▶ **INSTRUCTIONS**:
#1 In the review of La Belle Sauvage, why does the writer call the ending of Amber Spyglass "slightly cheating"? Answer in one to three sentences.
#2 Could you carry the La Belle Sauvage review on from its final sentence?

# GIVEN TEXT start

La Belle Sauvage
Nov. 17th, 2017 07:07 pmPossibly unpopular opinion: I wasn't into it.
To back up, this is the first book of Philip Pullman's The Book of Dust trilogy, in which he returns to the world of the His Dark Materials trilogy. This one is set 11ish years before Golden Compass, when Lyra is a baby; the next one apparently picks up when Lyra is 20.
I am, in general, skeptical of the thing where authors go back to their best-known/best-loved/best-selling series some years later after long gaps, where they revisit stories they had wrapped up and concluded but now want to reopen and reinterpret. At best, you get Tehanu, which I was really angry about when I read it around the 8th grade but have come to understand better as an adult, or Jane Yolen's Dragon's Heart, which was... fine? I guess? but 20 years too late for when I was passionate about the characters. Well, 15 years late. Well, okay, I was still pretty excited, but I can hardly remember now anything that actually happened in it, not the way I remember the first three. At worst you get The One-Armed Queen, Jane Yolen again, WHY, or the Ender's Shadow books, which, like, you know what, I'm not even going to be like "I guess Card needed to pay his mortgage" because fuck him, lose your house, asshole. ANNNyways. I found the end of Amber Spyglass extraordinarily painful and slightly cheating, in that Pullman clearly Wanted That Ending and (in my reading) was willing to somewhat undermine some of his own message up to that point to force it. But it is what it is, I got my feelings about that one out of my system ten years ago very very early in the 30fic project (Lyra's was the fourth story I finished) and I've gone on to happily enjoy many creative daemonverse AUs in fanfic which have continued to explore the trope. I even wrote one, actually. It was fun.
Given all that, it's possible that I should have just let Book of Dust be something that happened somewhere I wasn't, much like Cursed Child or the recent X-Files or anything else that I would have once found inexplicable that I wasn't rushing to consume. (There seem to be... more and more of those as time goes on. Something I didn't used to know about aging.) But for whatever reason I gave it a high priority on my to-read spreadsheet and put myself in the request queue and then there it was, available for download, so.
Actual very spoilery thoughts about this book behind the spoiler cut. Uh, content warning for sexual violence against a minor.

# GIVEN TEXT end
# DATA SECTION start

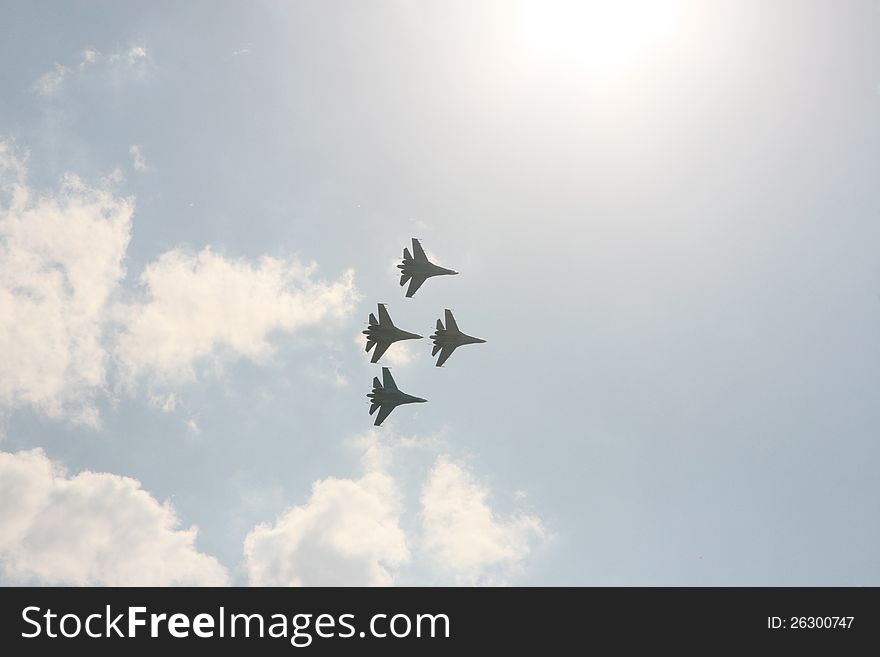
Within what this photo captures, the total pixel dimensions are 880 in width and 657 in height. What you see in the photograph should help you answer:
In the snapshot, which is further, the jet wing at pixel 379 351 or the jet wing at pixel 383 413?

# DATA SECTION end

▶ **EXERCISE ANSWERS**:
#1 The writer felt that Pullman clearly wanted that particular ending. In the writer's reading, he was willing to somewhat undermine parts of his own message up to that point in order to force it.

#2
So, like I said, I just wasn't into it, pretty much from the start. Malcolm the plucky boy hero who has to do all of the canoe-paddling and Alice who has to do all of the baby-changing and they even *talk* about that, but Malcolm's just like "I don't know howwww", until finally in the last sequence we get to "one or the other of them attended to Lyra. Sometimes Malcolm didn't know whether it was him doing it or it was Alice." which, like, given the statistics on how dudes estimate their share of the childcare, probably means it was still mostly Alice, and it's definitely Alice the last two times on the last island. And, like, I like that there's a book with a baby that takes seriously the very real endless repetitive need to feed and change the baby! That this is a major component of the plot! But, what, it was too transgressive to have an 11 year old boy change an infant girl's diaper? We can see him kill but not caregive? Here is an argument: Malcolm changing Lyra's diaper would have been entirely non-problematic if Malcolm had maintained his childhood presexuality, but because Pullman had to shoehorn in this unfortunate sexual awakening development, Malcolm can't see infant vulva because it would have been unavoidably creepy in that context.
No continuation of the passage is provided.